*** TEXTE FOURNI ***

IV. LA PROPOSITION DE LOI (N° 78, 1998-1999) VISANT À RENFORCER LES MOYENS D'EXPULSION DU PRÉFET ET DU MAIRE, EN CAS D'OCCUPATION ILLÉGALE DE LOCAUX INDUSTRIELS, COMMERCIAUX OU PROFESSIONNELS PAR LES GENS DU VOYAGE

Cette proposition de loi, déposée par notre collègue Nicolas About, a pour objet de répondre aux difficultés créées par le stationnement illicite de caravanes sur des sites à caractère industriel et commercial.

Composée d'un article unique, la proposition de loi a pour objet de reconnaître à l'autorité préfectorale le pouvoir d'ordonner et de faire exécuter l'expulsion des occupants entrés irrégulièrement dans une entreprise dans les heures qui suivent l'infraction.

Cette mesure pourrait être mise en oeuvre lorsque cette présence portera atteinte à la poursuite de l'activité économique.

En cas de carence du propriétaire, le maire pourrait solliciter l'intervention du préfet, dès lors que la présence des occupants serait de nature à porter atteinte à l'activité économique normale de la zone environnante. Le préfet pourrait d'office prononcer l'expulsion et en assurer l'exécution forcée.

*** DONNÉES FOURNIES ***

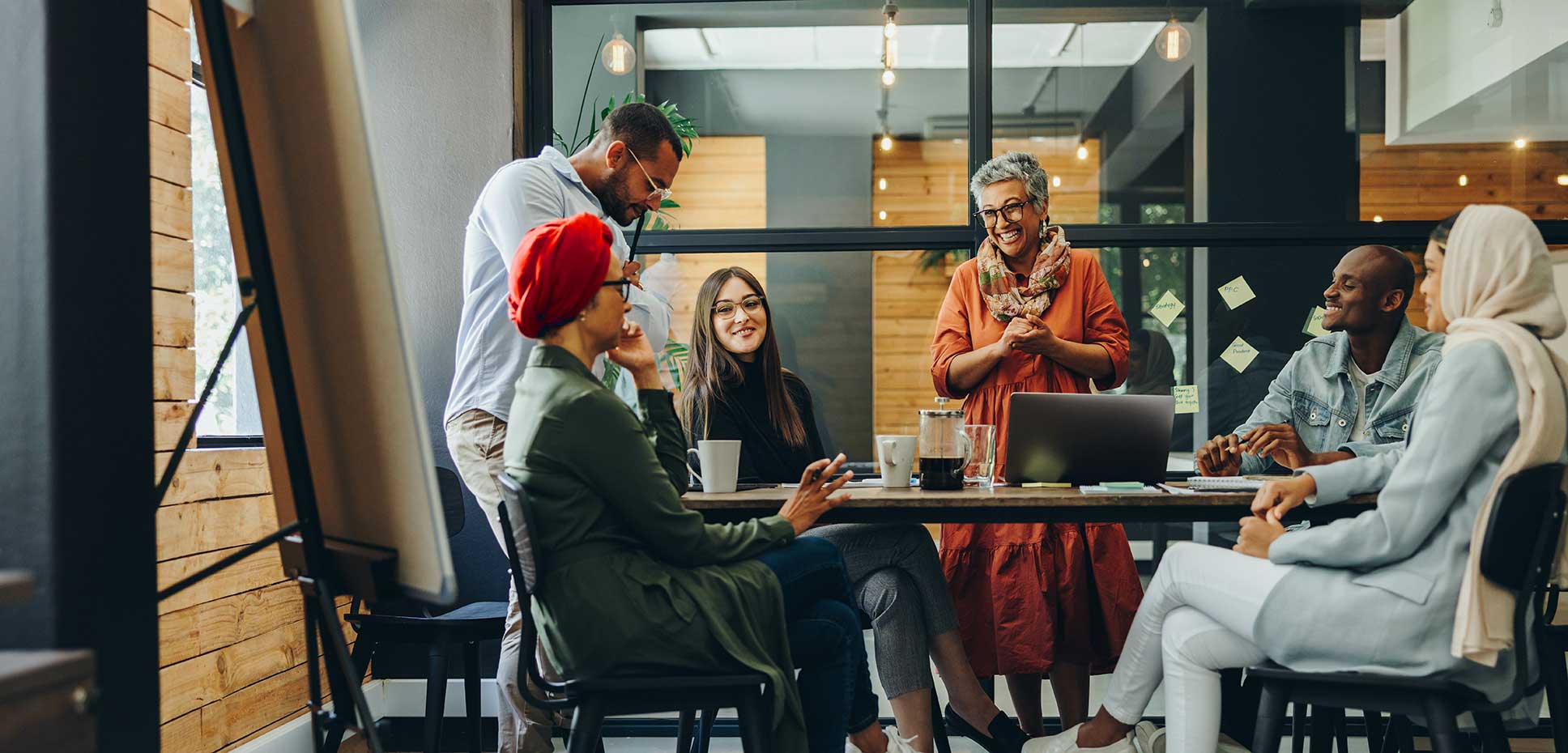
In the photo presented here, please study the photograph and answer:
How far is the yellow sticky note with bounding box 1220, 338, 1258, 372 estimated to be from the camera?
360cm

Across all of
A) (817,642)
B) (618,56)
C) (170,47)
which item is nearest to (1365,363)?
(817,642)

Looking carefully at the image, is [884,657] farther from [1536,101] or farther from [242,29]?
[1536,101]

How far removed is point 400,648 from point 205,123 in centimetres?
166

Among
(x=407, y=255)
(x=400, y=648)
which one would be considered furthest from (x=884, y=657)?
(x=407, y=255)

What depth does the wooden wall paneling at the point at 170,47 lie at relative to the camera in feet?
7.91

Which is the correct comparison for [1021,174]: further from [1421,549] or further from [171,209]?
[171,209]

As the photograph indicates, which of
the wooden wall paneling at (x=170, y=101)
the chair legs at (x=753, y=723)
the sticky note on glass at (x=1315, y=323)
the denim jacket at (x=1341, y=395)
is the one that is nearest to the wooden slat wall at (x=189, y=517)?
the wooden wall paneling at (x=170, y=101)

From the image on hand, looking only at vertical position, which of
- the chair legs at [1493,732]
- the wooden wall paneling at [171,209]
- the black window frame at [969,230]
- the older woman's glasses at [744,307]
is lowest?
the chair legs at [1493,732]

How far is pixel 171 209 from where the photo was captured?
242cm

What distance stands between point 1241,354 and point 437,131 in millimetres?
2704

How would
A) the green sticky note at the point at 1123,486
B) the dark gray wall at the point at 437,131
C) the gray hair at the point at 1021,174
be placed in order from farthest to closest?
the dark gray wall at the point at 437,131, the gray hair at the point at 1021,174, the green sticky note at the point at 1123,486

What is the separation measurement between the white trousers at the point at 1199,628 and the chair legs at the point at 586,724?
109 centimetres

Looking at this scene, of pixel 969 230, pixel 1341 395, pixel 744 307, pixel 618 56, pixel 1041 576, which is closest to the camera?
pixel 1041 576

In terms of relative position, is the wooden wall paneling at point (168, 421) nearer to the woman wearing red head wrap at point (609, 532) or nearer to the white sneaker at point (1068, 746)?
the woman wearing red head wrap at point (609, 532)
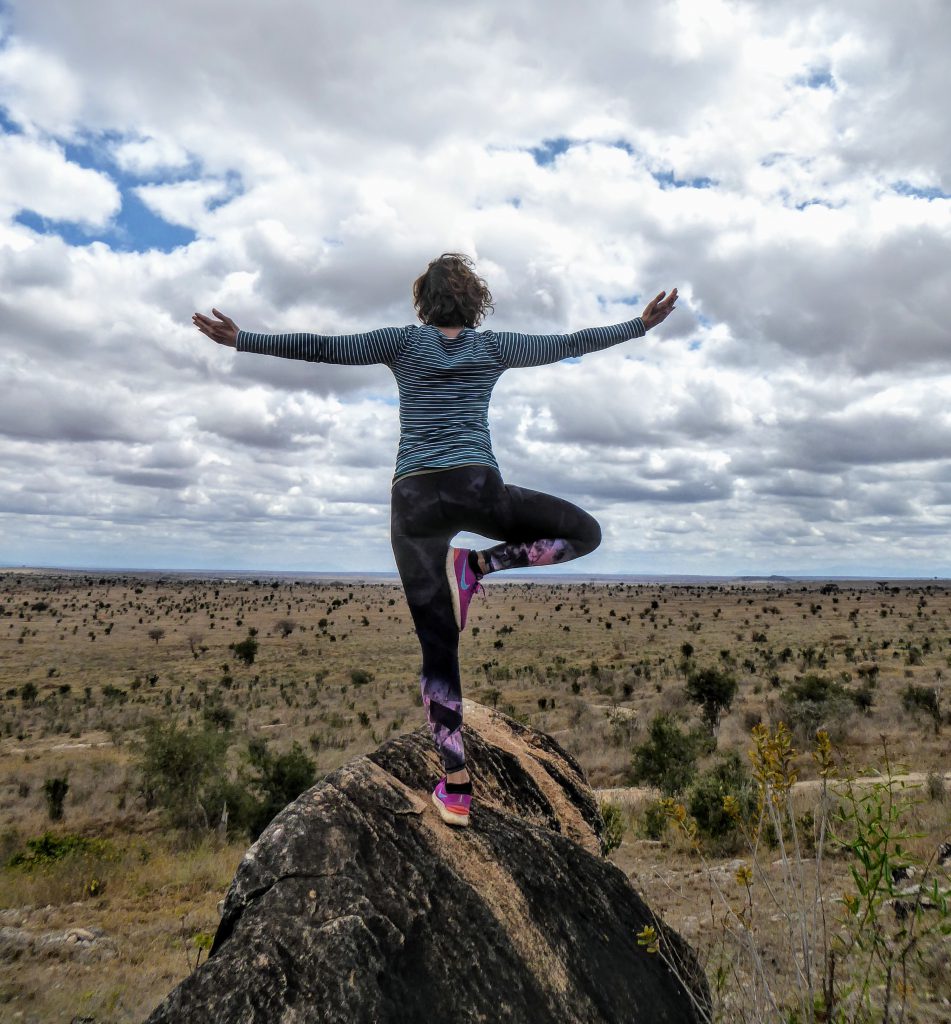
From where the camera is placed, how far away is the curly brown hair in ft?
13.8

***
*** DONNÉES FOURNIES ***

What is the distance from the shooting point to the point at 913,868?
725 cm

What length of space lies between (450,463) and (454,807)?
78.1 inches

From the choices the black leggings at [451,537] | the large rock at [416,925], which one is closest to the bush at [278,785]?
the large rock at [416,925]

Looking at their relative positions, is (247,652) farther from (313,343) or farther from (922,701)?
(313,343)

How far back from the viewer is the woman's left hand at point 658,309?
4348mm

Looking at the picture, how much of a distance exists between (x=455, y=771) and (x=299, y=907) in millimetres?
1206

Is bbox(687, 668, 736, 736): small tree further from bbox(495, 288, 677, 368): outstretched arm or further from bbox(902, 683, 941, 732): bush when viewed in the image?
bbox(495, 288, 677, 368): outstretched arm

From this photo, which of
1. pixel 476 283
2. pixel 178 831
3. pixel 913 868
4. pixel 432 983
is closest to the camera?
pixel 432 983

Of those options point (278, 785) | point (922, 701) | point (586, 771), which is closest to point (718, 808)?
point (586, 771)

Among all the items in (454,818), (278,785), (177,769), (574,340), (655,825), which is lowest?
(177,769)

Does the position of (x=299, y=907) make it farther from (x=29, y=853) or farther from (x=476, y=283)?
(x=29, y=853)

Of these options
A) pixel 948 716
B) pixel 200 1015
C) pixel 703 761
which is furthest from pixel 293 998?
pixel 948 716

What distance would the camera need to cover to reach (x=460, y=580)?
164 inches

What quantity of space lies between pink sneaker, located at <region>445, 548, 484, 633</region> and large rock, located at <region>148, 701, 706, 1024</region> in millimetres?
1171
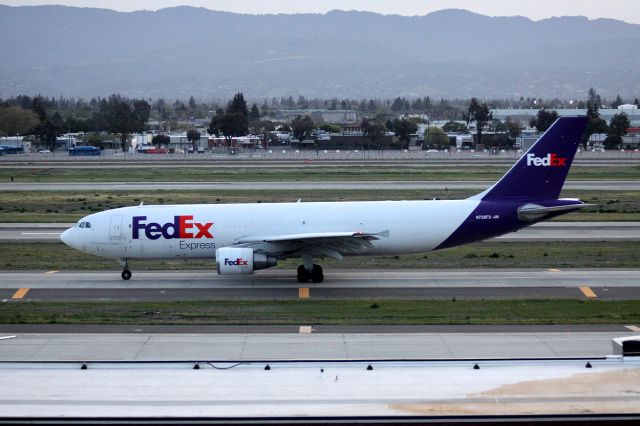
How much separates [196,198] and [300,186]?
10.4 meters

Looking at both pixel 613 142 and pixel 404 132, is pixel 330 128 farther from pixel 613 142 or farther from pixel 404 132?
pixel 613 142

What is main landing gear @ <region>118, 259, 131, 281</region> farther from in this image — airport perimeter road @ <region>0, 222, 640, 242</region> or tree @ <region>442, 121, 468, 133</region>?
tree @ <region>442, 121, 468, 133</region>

***

CONSIGNE DE L'EXERCICE:
Selon le texte fourni, qui a déposé la proposition de loi qu'il présente ? Ces données proviennent d'une source distincte.

RÉPONSE FINALE:
Nicolas About.